It's raining today which has messed up my plans to harvest most things today and pack them tomorrow for the Saturday farmers market in Oxford (which has a brand new website Oxford farmers Market dot com) . Sigh, it looks like tomorrow will be a long day. Picking lettuce, spring mix, kale, radishes, arugula, etc., early in the morning. Washing up what we have harvested mid morning than bagging in the afternoon. And opening the store at 11am and waiting on customers who stop by throughout the day. I am trying to avoid pulling 18 hour days on Friday so I have more energy to devote to Saturday.
Washing will take a while as everything will be super dirty and likely full of slugs. I always put a 1/2 cup of table salt in the water as this does two things:
1) Salt water keeps greens very crisp and re-hydrates wilted greens
2) Salt is a slug's mortal enemy and when they hit the salt water they release from whatever they were on, sink to the bottom of the wash tub and die. This is one of our slug controls.
And it means the greens are usually free of slugs when sold (but if you buy our greens, Please wash before use because you never know...)
I have the store open right now but, as usual, rainy days tend to kill farm stand business. Ah, c'est la vie. I would like to take a nice nap but the store is open so I cannot. Instead I sit typing and listening to the rain pour down on the roof occasionally picking ticks off my body and burning them with a lighter (we are still going chem free with the dogs so we get a lot of ticks. I am beginning to question this decision, as the poor dogs are getting scabby where ticks have been removed and seem to be avoiding Eugene and me now that quality petting time means tick picking and killing time).

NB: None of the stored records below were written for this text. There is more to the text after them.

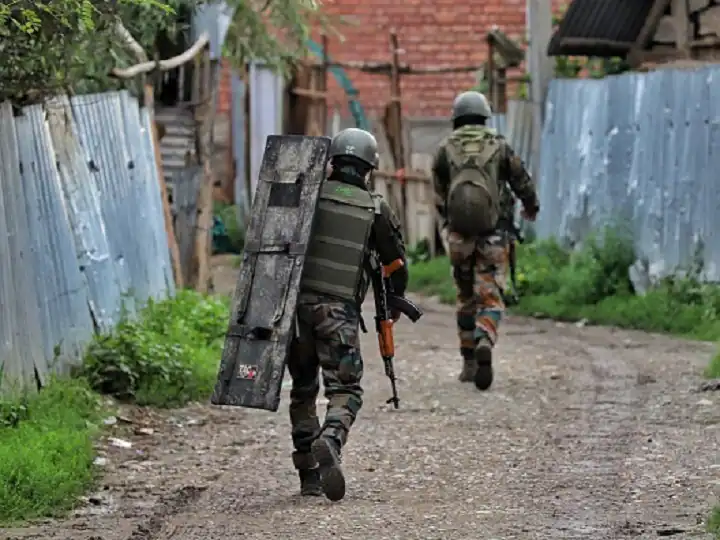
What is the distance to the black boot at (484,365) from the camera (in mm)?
11477

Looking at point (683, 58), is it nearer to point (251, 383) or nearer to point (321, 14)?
point (321, 14)

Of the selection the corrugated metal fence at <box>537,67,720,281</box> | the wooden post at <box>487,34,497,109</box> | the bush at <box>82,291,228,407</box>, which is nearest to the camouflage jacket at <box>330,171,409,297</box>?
the bush at <box>82,291,228,407</box>

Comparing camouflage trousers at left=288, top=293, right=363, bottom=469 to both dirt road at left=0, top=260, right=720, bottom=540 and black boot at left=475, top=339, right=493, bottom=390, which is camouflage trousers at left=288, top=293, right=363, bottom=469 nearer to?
dirt road at left=0, top=260, right=720, bottom=540

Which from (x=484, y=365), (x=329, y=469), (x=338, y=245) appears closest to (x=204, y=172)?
(x=484, y=365)

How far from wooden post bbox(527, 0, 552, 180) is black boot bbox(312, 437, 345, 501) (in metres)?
11.4

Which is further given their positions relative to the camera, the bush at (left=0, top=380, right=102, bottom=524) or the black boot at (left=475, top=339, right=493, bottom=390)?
the black boot at (left=475, top=339, right=493, bottom=390)

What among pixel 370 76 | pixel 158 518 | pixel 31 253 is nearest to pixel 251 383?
pixel 158 518

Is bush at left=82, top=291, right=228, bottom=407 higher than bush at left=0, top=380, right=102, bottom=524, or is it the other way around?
bush at left=0, top=380, right=102, bottom=524

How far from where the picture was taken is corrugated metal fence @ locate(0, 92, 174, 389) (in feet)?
31.2

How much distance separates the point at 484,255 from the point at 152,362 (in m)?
2.28

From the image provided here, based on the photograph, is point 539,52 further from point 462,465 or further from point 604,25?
point 462,465

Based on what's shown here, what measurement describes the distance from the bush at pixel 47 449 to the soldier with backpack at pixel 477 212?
2684mm

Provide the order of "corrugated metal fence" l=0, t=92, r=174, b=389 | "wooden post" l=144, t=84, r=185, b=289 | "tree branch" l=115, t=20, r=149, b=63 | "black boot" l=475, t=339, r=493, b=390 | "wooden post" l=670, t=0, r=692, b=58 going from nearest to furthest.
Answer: "corrugated metal fence" l=0, t=92, r=174, b=389 → "black boot" l=475, t=339, r=493, b=390 → "tree branch" l=115, t=20, r=149, b=63 → "wooden post" l=144, t=84, r=185, b=289 → "wooden post" l=670, t=0, r=692, b=58

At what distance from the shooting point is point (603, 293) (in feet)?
52.9
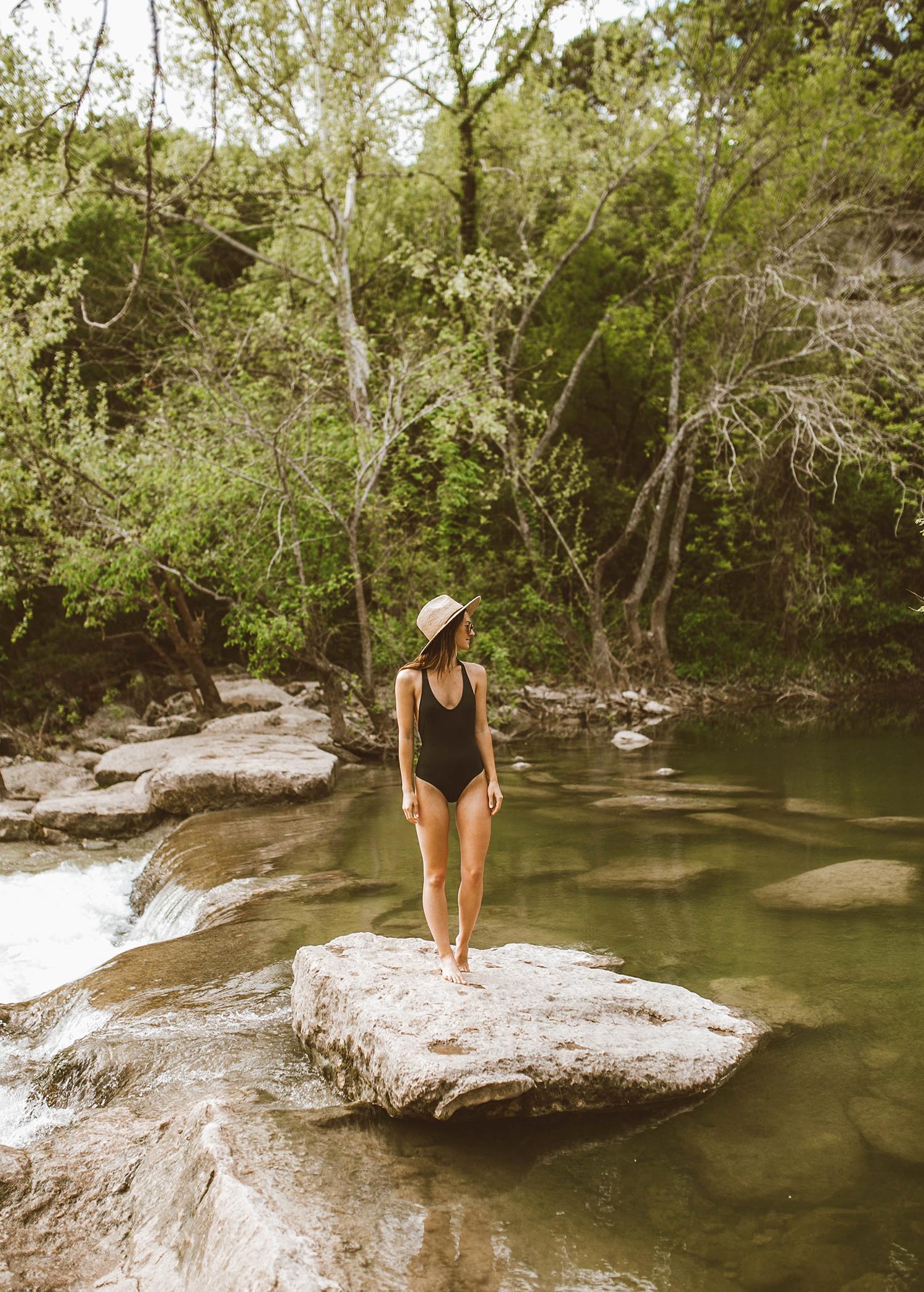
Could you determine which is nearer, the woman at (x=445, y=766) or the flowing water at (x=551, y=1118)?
the flowing water at (x=551, y=1118)

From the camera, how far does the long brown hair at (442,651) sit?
4.66 metres

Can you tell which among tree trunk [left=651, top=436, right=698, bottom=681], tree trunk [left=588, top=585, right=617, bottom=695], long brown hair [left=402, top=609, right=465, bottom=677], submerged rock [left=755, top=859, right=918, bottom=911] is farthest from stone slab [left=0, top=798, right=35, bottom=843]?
tree trunk [left=651, top=436, right=698, bottom=681]

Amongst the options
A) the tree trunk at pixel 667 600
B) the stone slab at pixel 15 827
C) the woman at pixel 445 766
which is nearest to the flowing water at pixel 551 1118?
the stone slab at pixel 15 827

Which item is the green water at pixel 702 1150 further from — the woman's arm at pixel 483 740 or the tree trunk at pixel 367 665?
the tree trunk at pixel 367 665

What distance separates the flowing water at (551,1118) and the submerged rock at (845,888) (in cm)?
15

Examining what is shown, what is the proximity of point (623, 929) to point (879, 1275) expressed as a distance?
10.7 feet

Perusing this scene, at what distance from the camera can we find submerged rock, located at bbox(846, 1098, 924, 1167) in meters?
3.67

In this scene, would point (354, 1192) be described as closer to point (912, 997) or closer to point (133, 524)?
point (912, 997)

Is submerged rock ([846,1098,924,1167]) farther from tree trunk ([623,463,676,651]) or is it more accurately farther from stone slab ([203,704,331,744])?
tree trunk ([623,463,676,651])

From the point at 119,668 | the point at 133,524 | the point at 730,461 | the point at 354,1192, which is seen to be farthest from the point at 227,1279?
the point at 730,461

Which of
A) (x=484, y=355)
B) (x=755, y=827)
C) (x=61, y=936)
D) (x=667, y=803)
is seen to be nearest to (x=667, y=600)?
(x=484, y=355)

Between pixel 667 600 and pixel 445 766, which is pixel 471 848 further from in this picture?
pixel 667 600

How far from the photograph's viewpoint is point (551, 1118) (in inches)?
154

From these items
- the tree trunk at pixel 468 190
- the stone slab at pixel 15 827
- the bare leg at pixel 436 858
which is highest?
the tree trunk at pixel 468 190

I have seen Stewie the cat. He is living under the store and for the past week has allowed us to see him and even talk to him before he slinks away. I guess he is realizing he cannot stay angry at us forever and we feed him tasty food (some organic cat food we picked up at the cut rate grocery store B&D Grocery, in Richmond, IN for $6 a 6 pound bag). Yesterday he visited the store but quickly left when I came in carrying a crate of produce. I am happy he did not decide to spray the store.
So I wait till 5 o'clock rolls around to close the store. it is an easy task to close up now that we have a fridge on the sales floor. In the past I would put out things that really needed to stay cold on the unrefrigerated shelves and hope things sold quickly. By the end of the day everything that did not sell would have to be gathered up and put back into the fridge in the back of the building or taken into the house to be eaten ASAP or tossed in the compost. This took up to 20 minutes depending on how much stuff we had (melon season is the worst). Now I just have to shut off some lights, count the cash drawer and remove the money, bring in the "Open" signboard and turn the other open sign around so it says closed. This takes about 3 to 5 minutes.
The one bad thing is only one of the two fridges I bought on eBay works (and I am not too sure how long it will last) and it is already pretty full and we have just started the season. Though soon we will be getting more stuff that does not need to be in a refrigerator like tomatoes, potatoes, onions, garlic, squash (though the zukes and other summer squashes prefer it cold), etc.. I gotta say the fridge has been a huge improvement on many levels. Maybe I will spend my gummint stimulus check on another used fridge as the Commercial fridge repair guy said we should be able to pick one up for around $800. A newer fridge (the eBay fridges are circa 1977) would use a lot less electric and be cheaper to repair.